New global targets should be added in workflow/Snakefile. Content in workflow/Snakefile and the snakefiles in workflow/rules should be specifically rules; python infrastructure should be composed as subroutines under lib/ and constructed in such a manner as to be testable with pytest. Rules can call embedded scripts (in python or R/Rmd) from workflow/scripts; again, these should be constructed to be testable with pytest or testthat.

Authors

  • Lightning Auriga (@lightning-auriga)

Quickstart

If desired, see quickstart guide for abbreviated, minimal description of standard workflow run.

Usage

Step 1: Obtain a copy of this workflow

  1. Clone this repository to your local system, into the place where you want to perform the data analysis.
    git clone git@github.com:UCI-GREGoR/wgs-pipeline.git

Note that this requires local git ssh key configuration; see here for instructions as required.

Step 2: Configure workflow

Configure the workflow according to your needs via editing the files in the config/ folder. Adjust config.yaml to configure the workflow execution, and manifest.tsv to specify your sample setup.

The following settings are recognized in config/config.yaml. Note that each reference data option below exists under an arbitrary tag denoting desired reference genome build. This tag is completely arbitrary and will be used to recognize the requested build for the current pipeline run.
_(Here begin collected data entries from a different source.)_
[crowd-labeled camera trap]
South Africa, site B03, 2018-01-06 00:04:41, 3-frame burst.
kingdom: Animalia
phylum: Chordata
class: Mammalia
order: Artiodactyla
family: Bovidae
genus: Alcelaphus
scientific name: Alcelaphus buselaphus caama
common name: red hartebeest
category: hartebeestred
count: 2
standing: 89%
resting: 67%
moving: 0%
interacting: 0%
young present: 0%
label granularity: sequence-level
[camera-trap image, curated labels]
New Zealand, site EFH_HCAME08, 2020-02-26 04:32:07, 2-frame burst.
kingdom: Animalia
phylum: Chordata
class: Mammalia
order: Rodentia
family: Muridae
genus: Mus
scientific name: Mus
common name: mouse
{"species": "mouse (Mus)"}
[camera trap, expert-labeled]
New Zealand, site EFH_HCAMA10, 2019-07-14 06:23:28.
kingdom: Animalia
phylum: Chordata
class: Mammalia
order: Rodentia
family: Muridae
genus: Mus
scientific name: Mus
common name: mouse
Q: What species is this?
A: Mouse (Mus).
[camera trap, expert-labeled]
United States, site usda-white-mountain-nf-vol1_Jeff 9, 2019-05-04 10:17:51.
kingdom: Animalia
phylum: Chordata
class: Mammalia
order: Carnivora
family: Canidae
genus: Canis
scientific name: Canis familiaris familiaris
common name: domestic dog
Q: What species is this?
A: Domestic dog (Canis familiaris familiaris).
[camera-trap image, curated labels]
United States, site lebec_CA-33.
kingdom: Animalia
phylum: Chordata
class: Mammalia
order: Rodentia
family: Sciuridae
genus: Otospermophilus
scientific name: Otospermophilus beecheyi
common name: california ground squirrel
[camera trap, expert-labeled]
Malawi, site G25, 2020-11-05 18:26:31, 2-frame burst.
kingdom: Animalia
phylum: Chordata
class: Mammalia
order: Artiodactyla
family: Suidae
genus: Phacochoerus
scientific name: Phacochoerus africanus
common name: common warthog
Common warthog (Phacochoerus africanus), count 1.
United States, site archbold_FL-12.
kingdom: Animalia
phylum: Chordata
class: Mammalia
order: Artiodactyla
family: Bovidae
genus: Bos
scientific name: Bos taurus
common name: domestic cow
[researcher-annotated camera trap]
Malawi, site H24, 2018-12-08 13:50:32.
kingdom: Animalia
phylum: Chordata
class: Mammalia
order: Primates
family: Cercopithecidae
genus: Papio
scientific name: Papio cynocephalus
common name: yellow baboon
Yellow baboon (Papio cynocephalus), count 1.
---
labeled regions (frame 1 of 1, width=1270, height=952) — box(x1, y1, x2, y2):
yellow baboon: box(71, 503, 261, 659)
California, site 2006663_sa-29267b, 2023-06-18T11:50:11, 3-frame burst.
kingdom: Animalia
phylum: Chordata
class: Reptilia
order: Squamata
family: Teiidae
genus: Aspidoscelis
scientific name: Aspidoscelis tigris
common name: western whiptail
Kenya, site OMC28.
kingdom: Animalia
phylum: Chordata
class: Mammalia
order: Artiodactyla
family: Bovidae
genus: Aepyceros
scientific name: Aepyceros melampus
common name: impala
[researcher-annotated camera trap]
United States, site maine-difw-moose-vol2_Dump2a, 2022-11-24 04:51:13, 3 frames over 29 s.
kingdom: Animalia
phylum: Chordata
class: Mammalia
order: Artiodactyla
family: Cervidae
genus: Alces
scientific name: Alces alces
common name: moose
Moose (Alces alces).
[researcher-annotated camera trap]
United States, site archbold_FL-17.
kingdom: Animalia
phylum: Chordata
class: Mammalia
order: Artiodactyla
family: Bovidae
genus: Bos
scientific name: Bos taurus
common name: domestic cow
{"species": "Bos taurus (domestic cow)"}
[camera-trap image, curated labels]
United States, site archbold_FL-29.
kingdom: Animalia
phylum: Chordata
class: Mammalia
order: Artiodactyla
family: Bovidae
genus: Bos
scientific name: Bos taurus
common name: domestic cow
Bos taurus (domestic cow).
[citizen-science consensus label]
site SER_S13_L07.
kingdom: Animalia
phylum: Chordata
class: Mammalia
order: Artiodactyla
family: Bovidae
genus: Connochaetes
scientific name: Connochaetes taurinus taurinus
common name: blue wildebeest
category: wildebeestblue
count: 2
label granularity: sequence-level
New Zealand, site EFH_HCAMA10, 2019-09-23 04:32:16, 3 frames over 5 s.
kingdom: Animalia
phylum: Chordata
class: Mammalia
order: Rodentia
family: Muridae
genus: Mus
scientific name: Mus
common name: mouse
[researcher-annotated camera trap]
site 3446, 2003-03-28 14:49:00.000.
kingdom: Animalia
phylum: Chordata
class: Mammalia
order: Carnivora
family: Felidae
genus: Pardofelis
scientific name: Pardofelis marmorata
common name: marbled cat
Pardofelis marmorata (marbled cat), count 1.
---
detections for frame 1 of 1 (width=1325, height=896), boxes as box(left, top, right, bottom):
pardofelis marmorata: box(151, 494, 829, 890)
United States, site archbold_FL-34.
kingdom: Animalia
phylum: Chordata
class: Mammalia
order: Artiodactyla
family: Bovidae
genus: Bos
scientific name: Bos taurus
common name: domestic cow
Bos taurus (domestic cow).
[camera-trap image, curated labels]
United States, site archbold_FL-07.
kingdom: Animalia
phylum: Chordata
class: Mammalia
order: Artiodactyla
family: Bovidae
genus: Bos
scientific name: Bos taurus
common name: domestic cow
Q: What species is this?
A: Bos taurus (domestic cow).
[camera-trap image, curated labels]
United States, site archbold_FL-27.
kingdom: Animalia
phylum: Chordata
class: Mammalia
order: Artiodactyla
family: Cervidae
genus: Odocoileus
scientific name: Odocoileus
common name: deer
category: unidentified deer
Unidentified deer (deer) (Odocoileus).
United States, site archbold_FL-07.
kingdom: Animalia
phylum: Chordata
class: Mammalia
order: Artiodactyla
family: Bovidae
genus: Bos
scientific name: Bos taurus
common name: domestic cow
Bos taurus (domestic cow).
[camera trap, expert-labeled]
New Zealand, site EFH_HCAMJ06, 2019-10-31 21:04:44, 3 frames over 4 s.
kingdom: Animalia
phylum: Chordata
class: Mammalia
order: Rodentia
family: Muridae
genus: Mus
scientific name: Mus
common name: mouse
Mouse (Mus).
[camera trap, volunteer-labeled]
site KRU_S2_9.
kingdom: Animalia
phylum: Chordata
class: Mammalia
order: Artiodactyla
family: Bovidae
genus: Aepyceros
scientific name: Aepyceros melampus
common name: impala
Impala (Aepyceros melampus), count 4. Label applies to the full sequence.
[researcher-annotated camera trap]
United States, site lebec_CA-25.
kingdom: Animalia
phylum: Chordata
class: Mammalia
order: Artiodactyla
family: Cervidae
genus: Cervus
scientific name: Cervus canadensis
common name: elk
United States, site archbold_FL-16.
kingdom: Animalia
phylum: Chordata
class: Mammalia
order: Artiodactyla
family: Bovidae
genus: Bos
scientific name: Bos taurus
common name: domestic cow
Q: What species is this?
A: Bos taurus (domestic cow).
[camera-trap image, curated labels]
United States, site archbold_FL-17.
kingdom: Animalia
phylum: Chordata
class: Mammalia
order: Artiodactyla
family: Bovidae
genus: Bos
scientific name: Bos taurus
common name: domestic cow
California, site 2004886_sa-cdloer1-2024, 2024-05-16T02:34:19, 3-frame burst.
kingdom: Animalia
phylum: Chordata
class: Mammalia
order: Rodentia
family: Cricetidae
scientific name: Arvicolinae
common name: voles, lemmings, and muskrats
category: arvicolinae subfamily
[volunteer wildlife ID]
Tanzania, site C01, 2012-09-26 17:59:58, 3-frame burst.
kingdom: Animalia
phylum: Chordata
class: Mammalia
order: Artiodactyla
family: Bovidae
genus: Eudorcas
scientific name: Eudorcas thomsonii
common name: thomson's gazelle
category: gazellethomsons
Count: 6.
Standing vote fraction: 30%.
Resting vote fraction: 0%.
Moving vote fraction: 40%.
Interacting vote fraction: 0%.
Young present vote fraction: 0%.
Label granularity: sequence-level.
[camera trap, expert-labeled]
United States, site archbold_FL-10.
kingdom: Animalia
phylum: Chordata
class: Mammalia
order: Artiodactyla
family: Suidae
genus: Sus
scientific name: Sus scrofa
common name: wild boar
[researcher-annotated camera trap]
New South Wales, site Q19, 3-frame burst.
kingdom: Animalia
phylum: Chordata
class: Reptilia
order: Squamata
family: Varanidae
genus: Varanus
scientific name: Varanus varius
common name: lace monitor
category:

Configuration Setting Description
manifest string; relative path to run manifest
sample-logbook DEPRECATED. string; local Excel spreadsheet clone of sample manifest information from Google docs.
This is upstream input. a local cloned file is preferred due to the possibility of uncontrolled upstream changes
sample-linking two column tsv linker files with sample annotation data
sex: string; path to linker containing internal subject ID and self-reported sex data
external-ids: string; path to linker containing internal subject ID and external IDs
multiqc-read-config string; relative path to configuration settings for pre-alignment multiQC report
multiqc-alignment-config string; relative path to configuration settings for post-alignment multiQC report
genome-build string: requested genome reference build to use for this analysis run. this should match the tags used in the reference data blocks below. Values are configurable, but at a minimum accepts grch38
apptainer-image-dir string; relative path to apptainer images for rules. only used if behaviors::use-containers (see below) is true

The following settings are nested under the key behaviors and are user-configurable modifiers to how the pipeline will run.

Behavior Description
use-containers boolean; whether to, when possible, use either the docker or singularity image for each rule, or instead the rule-specific conda environment. See discussion below for how to choose this setting, and how it interacts with snakemake invocations.
aligner string; which alignment tool to use. permitted values: bwa, bwa-mem2
qc-type list of strings; for read and alignment qc: the pipeline can run QC either split by lane or combined across lanes. Either or both can be chosen. Split by lane QC is highly recommended and preferred. Deactivating combined lane QC can result in some substantial runtime improvements in some contexts. Permitted values: lane-specific or combined-lanes (or both)
bqsr boolean; whether to run BQSR (experimental; please just say yes to this)
snv-caller string; which calling tool to use for SNVs. permitted values: deepvariant
outcome string; which endpoint to run to. permitted values: fastqc (for read QC only); alignment; or calling; or release to prepare results for distribution
symlink-fastqs boolean; whether to copy (no) or symlink (yes) input fastqs into workspace. symlinking is faster and more memory-efficient, but less reproducible, as the upstream files may vanish leaving no way to regenerate your analysis from scratch. S3 remotes (prefixed with s3://) are supported for input fastqs, but in that case this option will be ignored
trim-adapters-before-alignment boolean; whether to use adapter trimmed fastq output of fastp as input to aligner. permitted values: yes, no, or legacy. legacy behavior for this option is to not use trimmed output for alignment.
remove-duplicates boolean; whether or not to remove reads that are flagged as duplicates by gatk MarkDuplicates. the default behavior is to remove duplicates. this flag is added as part of testing the possible introduction of unpaired reads in bams that are fine downstream but create issues in back-conversion to ubams.
export-directory string; top-level path to where output files should be moved after release run is complete. delete this option to disable.
export-s3 parameters for controlling optional upload to s3
bucket-name: string; name of s3 bucket to which to sync data
profile-name: string; optional name of aws profile to use for data sync

The following settings control the definition of SV ensemble calling regimes. Each regime should be defined under behaviors::sv-endpoints, with a unique name (e.g. strict, lenient). At least one must be defined, but multiple can coexist and will be produced in parallel, with their unique name in their output vcf filenames.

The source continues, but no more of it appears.